Since I went back and re-read the article, I should say in light of this there is another issue in it and that is that it presents the p-value as a conditional probability, which it definitely isn’t. It would be quite odd to mathematically condition the probability of some event on a hypothesis being true. One can only condition on things that are random, but a hypothesis is not a random variable or event as it is not something that can happen. It is either true or false in frequentist statistics.

The p-value is in fact a computation of marginal probability of an event given a statistical hypothesis and a statistical model. The error probability is therefore deductively entailed by the probability distribution and the hypothesis in question. Thus the frequentist case should more properly be expressed not as p-value = P(Observation | Null hypothesis), but rather as p-value = P(Observation ; Null hypothesis).

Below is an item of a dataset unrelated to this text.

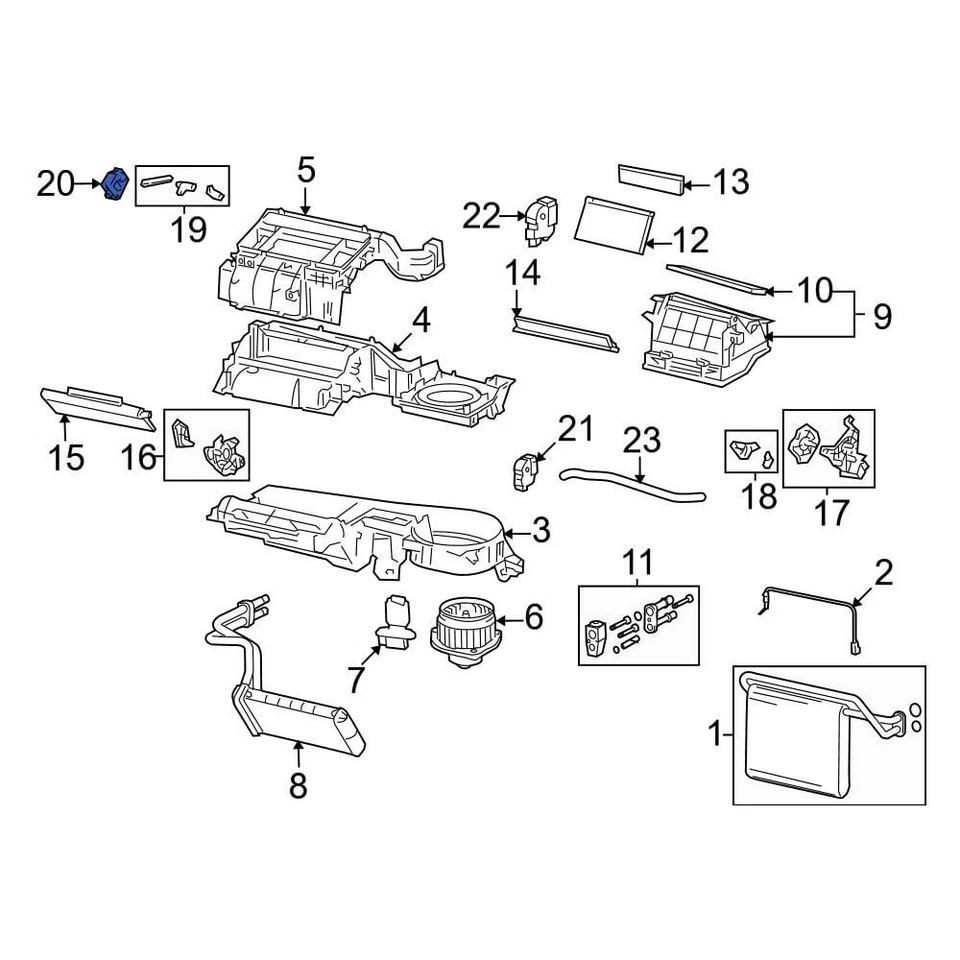 For Toyota Tacoma 2005-2015 Toyota 8710604040 HVAC Air Adjustment Control Motor - Изображение 1 из 1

Similarly, for power: P(Reject null hypothesis ; Null hypothesis is false)

The Cthaeh says

There is nothing in the Frequentist framework that assigns probabilities to single events or hypotheses. That doesn’t mean you can’t partially leave the framework and have a hybrid philosophical approach to your data, but that’s the point – you’re out of the framework (without necessarily contradicting it).

But let me ask you this. Is there a mathematical formalization of the concept of “probativeness”, like there is for probabilities in the Bayesian framework? In other words, how do you measure the plausibility of a hypothesis quantitatively?

“I should say in light of this there is another issue in it and that is that it presents the p-value as a conditional probability, which it definitely isn’t. It would be quite odd to mathematically condition the probability of some event on a hypothesis being true. One can only condition on things that are random…”

Both statements are incorrect. You can very much condition on non-random variables and p-values are definitely conditional probabilities. Within the Frequentist framework, the random variable requirement would only hold for the conditional variable (not the variable you’re conditioning on). But in probability theory in general even that requirement is absent.

Georgi Georgiev says

Feel free to read this: https://normaldeviate.wordpress.com/2013/03/14/double-misunderstandings-about-p-values/ and the discussion here: https://theoreticalecology.wordpress.com/2013/03/15/is-the-p-value-a-conditional-probability/ and finally you can read Mayo & Spanos 2010 “Error Statistics”, page 27 in the section “P-values are Not Posterior Probabilities of H0”, where the best explanation on why a p-value is not to be written as a conditional probability is given.

On mathematical expressions of probativeness and severity see Mayo & Spanos 2006 – “Severe Testing” and/or search the posts on errorstatistics.com.

I think all of the above resources are available for free.

Am says

What is meant by various null hypotheses? How do these null hypotheses differ? Thanks!

The Cthaeh says

Hi, AM. What I meant to say there was that a scientist (or anybody) who uses null hypothesis significance testing will test a specific number of null hypotheses throughout their career. For example, anytime they perform a new experiment in which they look for “statistically significant differences” between 2 or more groups. You can think of this set of tested null hypotheses as an abstract place where they are kept. Some of them happen to be correctly rejected, others incorrectly rejected, yet others correctly NOT rejected, and so on.

Not that anybody’s counting this in real life, but I like giving more visual explanations of concepts, but in this case it seems my wording was a bit confusing. Thanks for pointing this out!